Abstract:In reconfigurable intelligent surface (RIS)-assisted symbiotic radio (SR), the RIS acts as a secondary transmitter by modulating its information bits over the incident primary signal and simultaneously assists the primary transmission, then a cooperative receiver is used to jointly decode the primary and secondary signals. Most existing works of SR focus on using RIS to enhance the reflecting link while ignoring the ambiguity problem for the joint detection caused by the multiplication relationship of the primary and secondary signals. Particularly, in case of a blocked direct link, joint detection will suffer from severe performance loss due to the ambiguity, when using the conventional on-off keying and binary phase shift keying modulation schemes for RIS. To address this issue, we propose a novel modulation scheme for RIS-assisted SR that divides the phase-shift matrix into two components: the symbol-invariant and symbol-varying components, which are used to assist the primary transmission and carry the secondary signal, respectively.

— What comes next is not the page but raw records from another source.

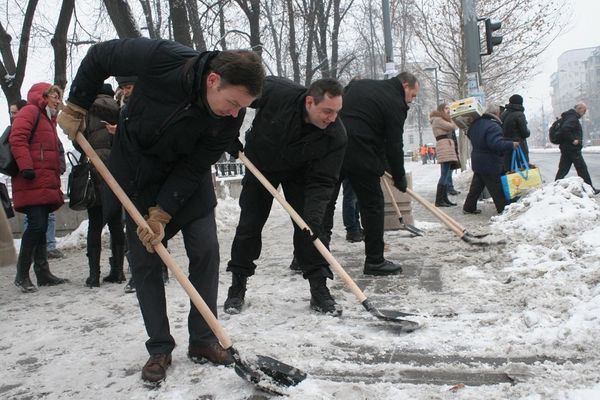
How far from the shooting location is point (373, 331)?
3375mm

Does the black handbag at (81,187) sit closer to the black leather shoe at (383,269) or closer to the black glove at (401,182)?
the black leather shoe at (383,269)

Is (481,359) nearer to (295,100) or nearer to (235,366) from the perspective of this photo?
(235,366)

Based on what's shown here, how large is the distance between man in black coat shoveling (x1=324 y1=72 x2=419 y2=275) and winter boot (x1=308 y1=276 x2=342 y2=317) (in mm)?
1047

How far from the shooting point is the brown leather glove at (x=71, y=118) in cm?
294

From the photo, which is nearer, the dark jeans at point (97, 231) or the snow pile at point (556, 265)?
the snow pile at point (556, 265)

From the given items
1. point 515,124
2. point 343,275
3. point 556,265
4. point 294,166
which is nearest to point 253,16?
point 515,124

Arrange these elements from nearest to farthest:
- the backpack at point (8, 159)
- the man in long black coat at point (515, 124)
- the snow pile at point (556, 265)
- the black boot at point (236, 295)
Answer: the snow pile at point (556, 265), the black boot at point (236, 295), the backpack at point (8, 159), the man in long black coat at point (515, 124)

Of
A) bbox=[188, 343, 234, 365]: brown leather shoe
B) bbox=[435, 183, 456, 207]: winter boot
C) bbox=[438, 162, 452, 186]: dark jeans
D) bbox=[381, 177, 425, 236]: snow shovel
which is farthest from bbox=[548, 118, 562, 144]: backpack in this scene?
bbox=[188, 343, 234, 365]: brown leather shoe

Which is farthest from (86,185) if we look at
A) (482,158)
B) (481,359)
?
(482,158)

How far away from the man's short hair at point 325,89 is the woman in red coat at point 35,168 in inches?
105

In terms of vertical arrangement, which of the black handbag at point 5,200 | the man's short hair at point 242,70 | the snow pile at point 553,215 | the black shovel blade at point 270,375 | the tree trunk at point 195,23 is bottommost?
the black shovel blade at point 270,375

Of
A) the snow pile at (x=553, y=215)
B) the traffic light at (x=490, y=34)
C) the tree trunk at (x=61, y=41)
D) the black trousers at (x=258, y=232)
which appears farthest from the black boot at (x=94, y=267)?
the traffic light at (x=490, y=34)

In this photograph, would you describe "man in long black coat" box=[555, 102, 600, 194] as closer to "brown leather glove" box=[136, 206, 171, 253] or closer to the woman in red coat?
the woman in red coat

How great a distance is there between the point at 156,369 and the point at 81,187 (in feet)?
8.71
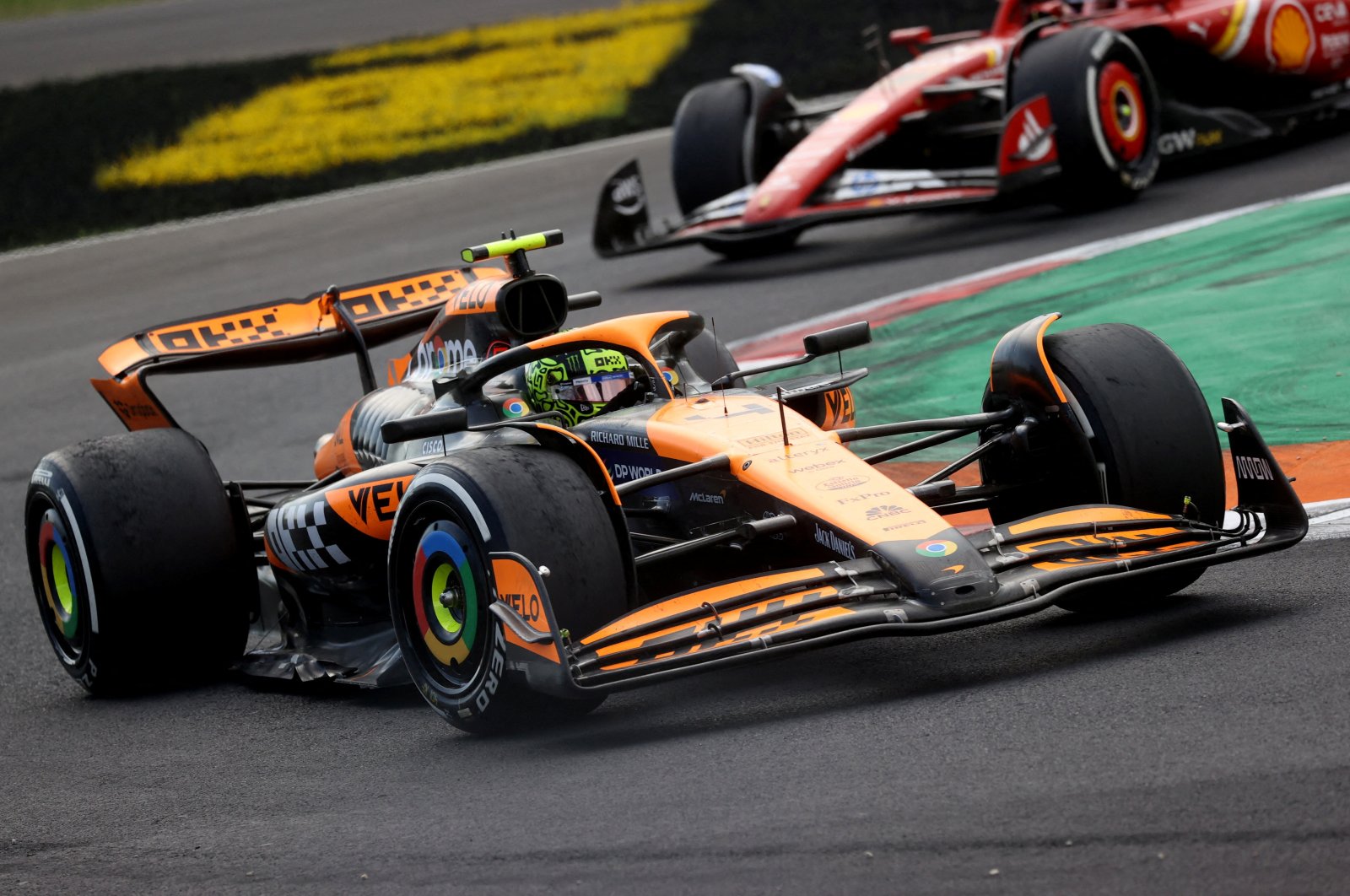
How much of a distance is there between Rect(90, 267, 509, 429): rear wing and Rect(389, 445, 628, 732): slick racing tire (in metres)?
2.15

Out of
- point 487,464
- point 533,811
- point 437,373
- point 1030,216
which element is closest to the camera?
point 533,811

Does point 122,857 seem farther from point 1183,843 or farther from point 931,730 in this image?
point 1183,843

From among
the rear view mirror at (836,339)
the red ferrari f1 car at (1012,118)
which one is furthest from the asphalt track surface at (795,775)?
the red ferrari f1 car at (1012,118)

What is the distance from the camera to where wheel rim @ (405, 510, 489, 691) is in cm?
518

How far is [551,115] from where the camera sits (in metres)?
20.7

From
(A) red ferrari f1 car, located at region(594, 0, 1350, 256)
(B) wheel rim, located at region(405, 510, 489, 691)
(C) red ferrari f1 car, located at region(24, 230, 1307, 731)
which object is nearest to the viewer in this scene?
(C) red ferrari f1 car, located at region(24, 230, 1307, 731)

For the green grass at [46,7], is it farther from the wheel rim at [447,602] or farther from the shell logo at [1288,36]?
the wheel rim at [447,602]

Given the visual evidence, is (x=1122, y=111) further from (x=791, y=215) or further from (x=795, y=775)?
(x=795, y=775)

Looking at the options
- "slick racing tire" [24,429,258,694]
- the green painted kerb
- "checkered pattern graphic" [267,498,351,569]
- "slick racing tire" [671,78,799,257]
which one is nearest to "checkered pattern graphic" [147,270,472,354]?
"slick racing tire" [24,429,258,694]

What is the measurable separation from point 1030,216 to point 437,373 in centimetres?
703

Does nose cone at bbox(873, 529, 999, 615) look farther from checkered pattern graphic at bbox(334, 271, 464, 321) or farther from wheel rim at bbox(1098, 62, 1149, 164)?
wheel rim at bbox(1098, 62, 1149, 164)

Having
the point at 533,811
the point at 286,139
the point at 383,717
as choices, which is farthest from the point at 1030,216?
the point at 286,139

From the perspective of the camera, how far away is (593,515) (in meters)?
5.07

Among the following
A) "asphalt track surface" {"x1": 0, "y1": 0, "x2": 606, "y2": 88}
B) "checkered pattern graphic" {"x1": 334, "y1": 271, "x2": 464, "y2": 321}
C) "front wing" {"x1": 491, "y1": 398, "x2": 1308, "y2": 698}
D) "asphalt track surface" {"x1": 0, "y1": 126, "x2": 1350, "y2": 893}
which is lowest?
"asphalt track surface" {"x1": 0, "y1": 126, "x2": 1350, "y2": 893}
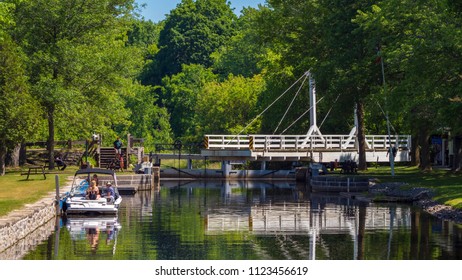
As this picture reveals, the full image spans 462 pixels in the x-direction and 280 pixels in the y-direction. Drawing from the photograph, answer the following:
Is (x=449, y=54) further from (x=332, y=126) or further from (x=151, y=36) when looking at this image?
(x=151, y=36)

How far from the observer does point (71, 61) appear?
71688 millimetres

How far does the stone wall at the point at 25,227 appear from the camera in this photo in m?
34.8

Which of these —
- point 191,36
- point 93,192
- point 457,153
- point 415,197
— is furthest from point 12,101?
point 191,36

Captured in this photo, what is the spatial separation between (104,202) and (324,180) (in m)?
25.4

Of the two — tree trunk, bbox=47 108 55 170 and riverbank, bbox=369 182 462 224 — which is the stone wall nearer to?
riverbank, bbox=369 182 462 224

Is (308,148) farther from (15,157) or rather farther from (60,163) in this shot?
(15,157)

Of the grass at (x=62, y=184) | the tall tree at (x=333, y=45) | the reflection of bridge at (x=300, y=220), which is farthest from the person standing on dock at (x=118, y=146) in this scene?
the reflection of bridge at (x=300, y=220)

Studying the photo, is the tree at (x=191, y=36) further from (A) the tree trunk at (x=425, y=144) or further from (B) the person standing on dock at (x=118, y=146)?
(A) the tree trunk at (x=425, y=144)

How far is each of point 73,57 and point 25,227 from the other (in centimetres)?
3381

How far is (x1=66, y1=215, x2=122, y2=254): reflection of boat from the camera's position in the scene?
39469mm

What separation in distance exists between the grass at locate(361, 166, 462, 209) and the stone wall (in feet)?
61.9

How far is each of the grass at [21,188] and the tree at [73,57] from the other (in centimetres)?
503
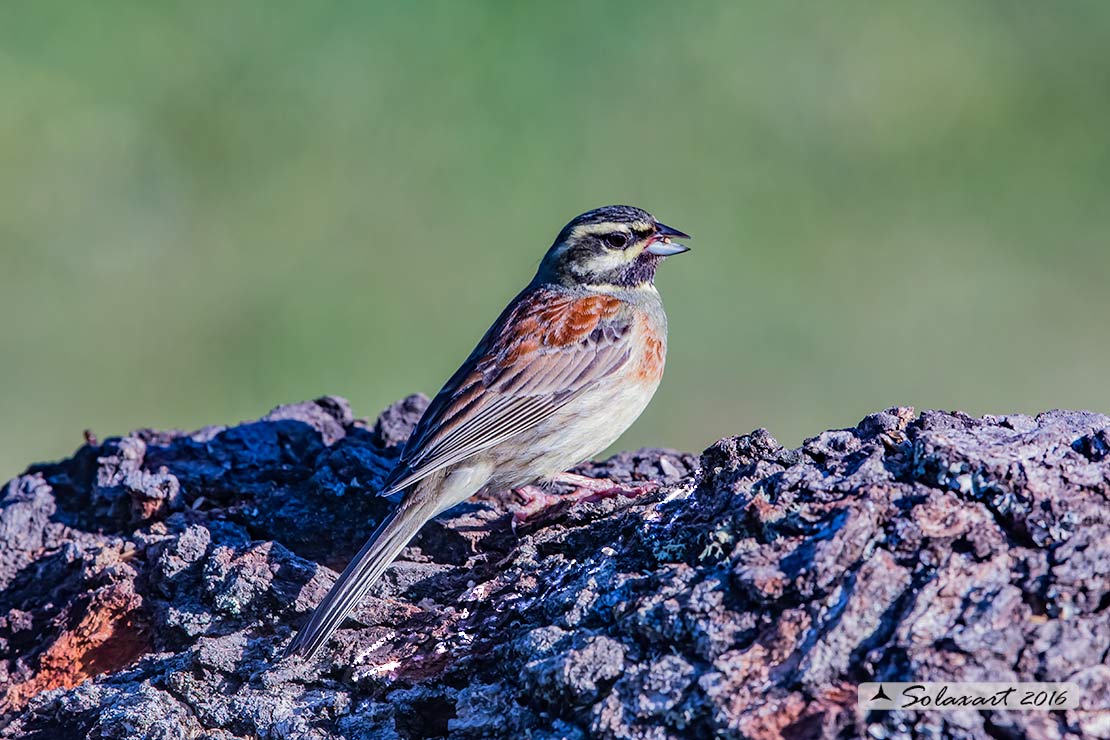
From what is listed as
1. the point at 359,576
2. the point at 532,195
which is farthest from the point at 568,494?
the point at 532,195

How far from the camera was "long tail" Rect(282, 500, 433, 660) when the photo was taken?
4344 millimetres

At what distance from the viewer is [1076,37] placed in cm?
1348

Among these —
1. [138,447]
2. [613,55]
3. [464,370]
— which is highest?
[613,55]

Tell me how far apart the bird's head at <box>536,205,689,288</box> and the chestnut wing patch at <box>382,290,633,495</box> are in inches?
6.2

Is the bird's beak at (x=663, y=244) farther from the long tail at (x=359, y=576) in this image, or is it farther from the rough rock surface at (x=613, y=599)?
the long tail at (x=359, y=576)

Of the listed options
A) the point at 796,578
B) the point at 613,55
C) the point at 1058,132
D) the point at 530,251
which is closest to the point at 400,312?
the point at 530,251

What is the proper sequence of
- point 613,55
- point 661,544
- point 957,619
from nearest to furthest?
point 957,619, point 661,544, point 613,55

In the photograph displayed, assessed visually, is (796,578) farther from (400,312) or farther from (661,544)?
(400,312)

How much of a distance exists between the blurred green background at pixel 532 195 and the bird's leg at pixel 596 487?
4.27m

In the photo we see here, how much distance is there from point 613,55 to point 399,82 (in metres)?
2.25

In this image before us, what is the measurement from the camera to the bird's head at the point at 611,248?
6.67 m

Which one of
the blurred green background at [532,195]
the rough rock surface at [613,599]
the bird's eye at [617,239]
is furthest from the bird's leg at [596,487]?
the blurred green background at [532,195]

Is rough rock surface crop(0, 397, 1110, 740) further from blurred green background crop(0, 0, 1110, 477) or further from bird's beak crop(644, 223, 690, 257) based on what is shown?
blurred green background crop(0, 0, 1110, 477)

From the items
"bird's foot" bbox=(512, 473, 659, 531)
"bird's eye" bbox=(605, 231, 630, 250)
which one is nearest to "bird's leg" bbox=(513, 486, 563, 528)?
"bird's foot" bbox=(512, 473, 659, 531)
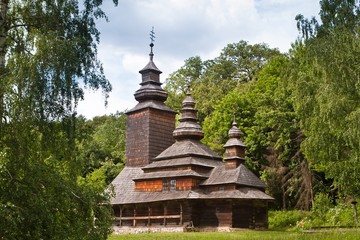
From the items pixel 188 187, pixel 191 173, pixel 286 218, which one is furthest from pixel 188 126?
pixel 286 218

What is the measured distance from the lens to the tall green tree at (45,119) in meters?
9.59

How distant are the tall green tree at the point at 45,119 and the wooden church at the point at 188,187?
61.4 feet

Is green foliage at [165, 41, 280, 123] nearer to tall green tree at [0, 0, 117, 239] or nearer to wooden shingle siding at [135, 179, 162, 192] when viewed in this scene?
wooden shingle siding at [135, 179, 162, 192]

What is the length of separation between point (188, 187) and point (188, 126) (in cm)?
539

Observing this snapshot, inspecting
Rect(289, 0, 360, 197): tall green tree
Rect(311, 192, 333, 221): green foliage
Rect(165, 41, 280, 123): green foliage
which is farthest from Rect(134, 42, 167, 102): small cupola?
Rect(289, 0, 360, 197): tall green tree

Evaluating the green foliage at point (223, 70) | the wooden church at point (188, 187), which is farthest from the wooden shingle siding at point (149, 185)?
the green foliage at point (223, 70)

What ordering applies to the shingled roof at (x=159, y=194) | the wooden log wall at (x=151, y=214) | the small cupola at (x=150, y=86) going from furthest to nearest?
the small cupola at (x=150, y=86) → the wooden log wall at (x=151, y=214) → the shingled roof at (x=159, y=194)

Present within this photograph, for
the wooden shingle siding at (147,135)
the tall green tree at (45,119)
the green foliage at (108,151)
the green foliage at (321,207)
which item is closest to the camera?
the tall green tree at (45,119)

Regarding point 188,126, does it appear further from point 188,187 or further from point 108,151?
point 108,151

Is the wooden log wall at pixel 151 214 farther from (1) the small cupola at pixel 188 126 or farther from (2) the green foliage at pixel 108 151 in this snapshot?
(2) the green foliage at pixel 108 151

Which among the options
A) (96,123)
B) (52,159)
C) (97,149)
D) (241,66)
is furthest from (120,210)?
(96,123)

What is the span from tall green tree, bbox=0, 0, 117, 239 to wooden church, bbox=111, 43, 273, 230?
18.7 metres

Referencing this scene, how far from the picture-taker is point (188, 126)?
34.8 meters

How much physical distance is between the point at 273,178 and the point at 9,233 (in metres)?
30.5
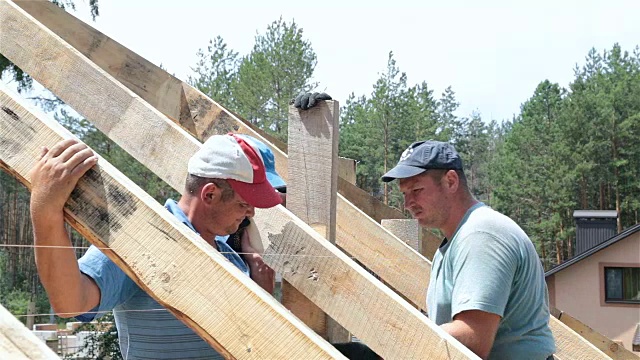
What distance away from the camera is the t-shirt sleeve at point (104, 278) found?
2.22 meters

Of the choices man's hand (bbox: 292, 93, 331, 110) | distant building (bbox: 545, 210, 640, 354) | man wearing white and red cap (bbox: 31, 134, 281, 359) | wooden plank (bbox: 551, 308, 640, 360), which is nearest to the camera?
man wearing white and red cap (bbox: 31, 134, 281, 359)

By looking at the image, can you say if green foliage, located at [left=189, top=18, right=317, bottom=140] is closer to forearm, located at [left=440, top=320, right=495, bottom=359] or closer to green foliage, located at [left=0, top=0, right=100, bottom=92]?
green foliage, located at [left=0, top=0, right=100, bottom=92]

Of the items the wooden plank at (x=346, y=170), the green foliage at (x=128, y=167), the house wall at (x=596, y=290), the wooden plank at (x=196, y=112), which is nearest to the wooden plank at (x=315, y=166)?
the wooden plank at (x=196, y=112)

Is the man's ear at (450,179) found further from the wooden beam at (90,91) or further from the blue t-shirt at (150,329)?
the blue t-shirt at (150,329)

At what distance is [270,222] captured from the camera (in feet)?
9.00

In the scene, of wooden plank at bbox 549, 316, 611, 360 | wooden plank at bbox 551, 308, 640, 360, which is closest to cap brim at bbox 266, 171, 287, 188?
wooden plank at bbox 549, 316, 611, 360

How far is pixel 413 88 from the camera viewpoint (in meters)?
40.1

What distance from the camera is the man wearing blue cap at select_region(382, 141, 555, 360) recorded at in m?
2.48

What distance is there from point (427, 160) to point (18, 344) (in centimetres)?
196

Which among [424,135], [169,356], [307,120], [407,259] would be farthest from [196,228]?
[424,135]

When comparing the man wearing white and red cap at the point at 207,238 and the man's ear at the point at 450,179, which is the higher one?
the man's ear at the point at 450,179

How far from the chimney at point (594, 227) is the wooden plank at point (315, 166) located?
25242 millimetres

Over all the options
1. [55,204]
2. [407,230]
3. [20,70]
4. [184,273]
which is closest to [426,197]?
[184,273]

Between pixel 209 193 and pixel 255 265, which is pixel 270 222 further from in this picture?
pixel 209 193
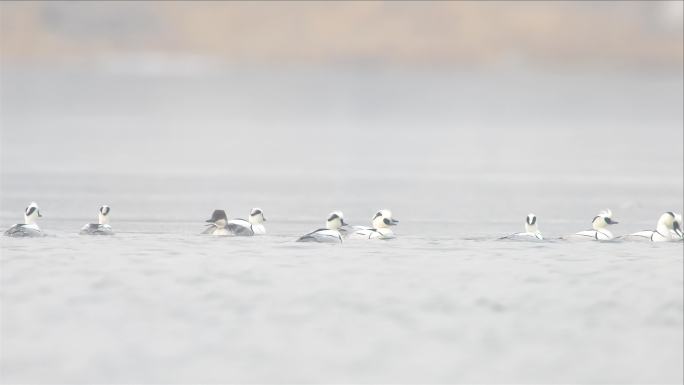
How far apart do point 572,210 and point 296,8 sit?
6328 centimetres

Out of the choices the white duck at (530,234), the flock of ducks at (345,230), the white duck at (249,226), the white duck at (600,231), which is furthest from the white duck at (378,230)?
the white duck at (600,231)

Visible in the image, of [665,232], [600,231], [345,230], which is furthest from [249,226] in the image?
[665,232]

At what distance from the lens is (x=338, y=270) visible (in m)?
8.93

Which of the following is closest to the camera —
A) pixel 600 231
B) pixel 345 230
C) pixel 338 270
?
pixel 338 270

To design these two components, we focus on the detection of the composite signal formed by the primary and secondary signals, through which a problem of minimizing the bit error rate (BER) of the composite signal is formulated to improve both the BER performance of the primary and secondary ones. By solving the problem, we derive the closed-form solution of the optimal symbol-invariant and symbol-varying components, which is related to the channel strength ratio of the direct link to the reflecting link. Moreover, theoretical BER performance is analyzed. Finally, simulation results show the superiority of the proposed modulation scheme over its conventional counterpart.